Even without what Weimann calls “all the fancy toys,” such as live trucks, the program earned a regional Emmy nomination last year for Lakeland Public TV. (It lost.)
Lakeland Public Television makes the broadcast’s finances work by being “very, very frugal with the money,” Sanford said. Four full-time reporters shoot and edit their own work. The show team includes a full-time sports anchor, a part-time weatherperson and a full-time news technical director. Weimann doubles as the show’s anchor.
But the station also relies heavily on volunteers, drawn from Bemidji State University as well as the community, who operate the cameras, handle audio, floor direct and run the teleprompter, among other tasks.
Weimann, who previously worked for commercial stations in North Dakota, acknowledges that the model is unusual and credits the volunteers for helping to make its work. He describes them as “people who really want to be there. The quality is higher than what I’ve sometimes seen at weekend newscasts in some markets.”
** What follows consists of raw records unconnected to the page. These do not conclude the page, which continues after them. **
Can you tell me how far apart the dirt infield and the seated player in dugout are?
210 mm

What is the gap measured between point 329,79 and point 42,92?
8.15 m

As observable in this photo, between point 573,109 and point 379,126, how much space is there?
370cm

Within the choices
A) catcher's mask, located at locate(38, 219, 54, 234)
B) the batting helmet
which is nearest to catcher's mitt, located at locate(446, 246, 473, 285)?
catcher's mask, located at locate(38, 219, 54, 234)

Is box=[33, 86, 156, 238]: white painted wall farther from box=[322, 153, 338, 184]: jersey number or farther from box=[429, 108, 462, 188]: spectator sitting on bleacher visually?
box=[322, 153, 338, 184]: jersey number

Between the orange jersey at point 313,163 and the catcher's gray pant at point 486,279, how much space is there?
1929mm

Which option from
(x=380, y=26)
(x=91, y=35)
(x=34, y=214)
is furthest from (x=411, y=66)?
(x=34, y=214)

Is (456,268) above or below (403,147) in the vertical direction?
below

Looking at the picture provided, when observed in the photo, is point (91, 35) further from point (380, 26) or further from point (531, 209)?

Corporate underwriting and an annual sustaining foundation grant do not cover the show’s production costs, so the station uses about $150,000 of its annual Community Service Grant to support it. That wouldn’t fly at some stations, Sanford said, but it’s fine with him.
State funding for public television in Minnesota has gone up significantly in recent years, and “I think we’re one of the reasons,” Sanford said. The newscast, he said, “really puts us on the radar screen.”
In addition to increases in state subsidies for its operations and capital equipment expenses — the former grew by nearly 50 percent from fiscal 2012 to 2015 — the station has received annual funding for Minnesota-based arts, culture and history productions since 2010. This fiscal year, its grant from Minnesota’s Legacy Arts and Cultural Heritage is $368,932.
The state also contributed nearly $3 million to the building of a new $4.3 million facility, scheduled to open in 2015.
While the station does not pay for audience data, Sanford suspects that many donors contribute to the station because they like Lakeland News. It’s one of the first things viewers bring up when he meets them on the street, Sanford said. Other members become aware of the station through the newscast and then join for other reasons. “It’s one of those storefront kinds of shows that puts us on the map,” he said.
Unlike other big public stations such as KPBS in San Diego that are moving toward a news and public affairs model, Lakeland does not spread the costs of its newsgathering across a radio operation; it tried to acquire a license but was unsuccessful. Video streams of the broadcast are posted to the station’s website, alongside promotions for Masterpiece and The Roosevelts.
Lakeland Public TV is about to undertake the process of reassessing the needs of its far-flung viewership again. About $500,000 of the current $5 million capital campaign will go next year to a Program Future Fund. Part of the money will be used to explore — through focus groups and other research — what local viewers want to see on the station in coming years, and “the remainder will help with startup costs associated with new local content based on the research we do,” Sanford said.